Angry MP Barry Sheerman has blasted Huddersfield health officials for removing millions of pounds of income from hospitals.
As reported, hospital watchdog Monitor has launched in investigation after the Trust failed to make enough savings to deliver its planned £3m surplus, instead predicting a £4m overspend for 2014/15.
The Trust has already lost millions after contracts for wheelchair services and termination of pregnancy services were outsourced to private firms and charities by Greater Huddersfield Clinical Commissioning Group (GHCCG).
Now documents to the Trust’s board reveal hospital bosses have identified a further £12m of services that are at risk of being offered to other health providers.
Mr Sheerman accused GHCCG chiefs of “having no sense of responsibility” for ensuring the future viability of the hospital.
His comments come after Monitor called for a “greater pace” of change for the hospital’s restructure plan, which was delayed by GHCCG last July.

THE DATA:

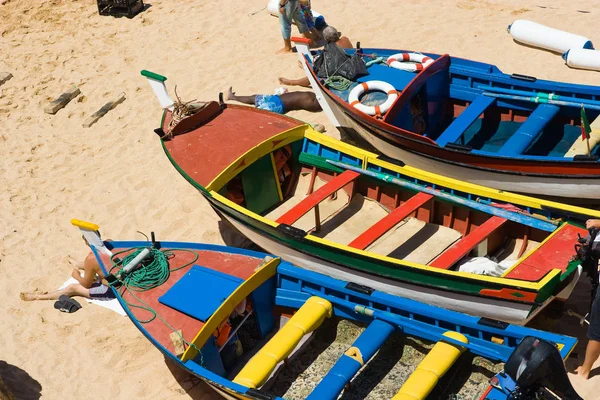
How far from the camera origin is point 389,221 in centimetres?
743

WHAT YOU NEED TO DO: In the article on Huddersfield hospital funding, retype the passage that begins at the words "Angry MP Barry" and ends after "of the hospital.", matching every character.

TASK SOLUTION:
Angry MP Barry Sheerman has blasted Huddersfield health officials for removing millions of pounds of income from hospitals.
As reported, hospital watchdog Monitor has launched in investigation after the Trust failed to make enough savings to deliver its planned £3m surplus, instead predicting a £4m overspend for 2014/15.
The Trust has already lost millions after contracts for wheelchair services and termination of pregnancy services were outsourced to private firms and charities by Greater Huddersfield Clinical Commissioning Group (GHCCG).
Now documents to the Trust’s board reveal hospital bosses have identified a further £12m of services that are at risk of being offered to other health providers.
Mr Sheerman accused GHCCG chiefs of “having no sense of responsibility” for ensuring the future viability of the hospital.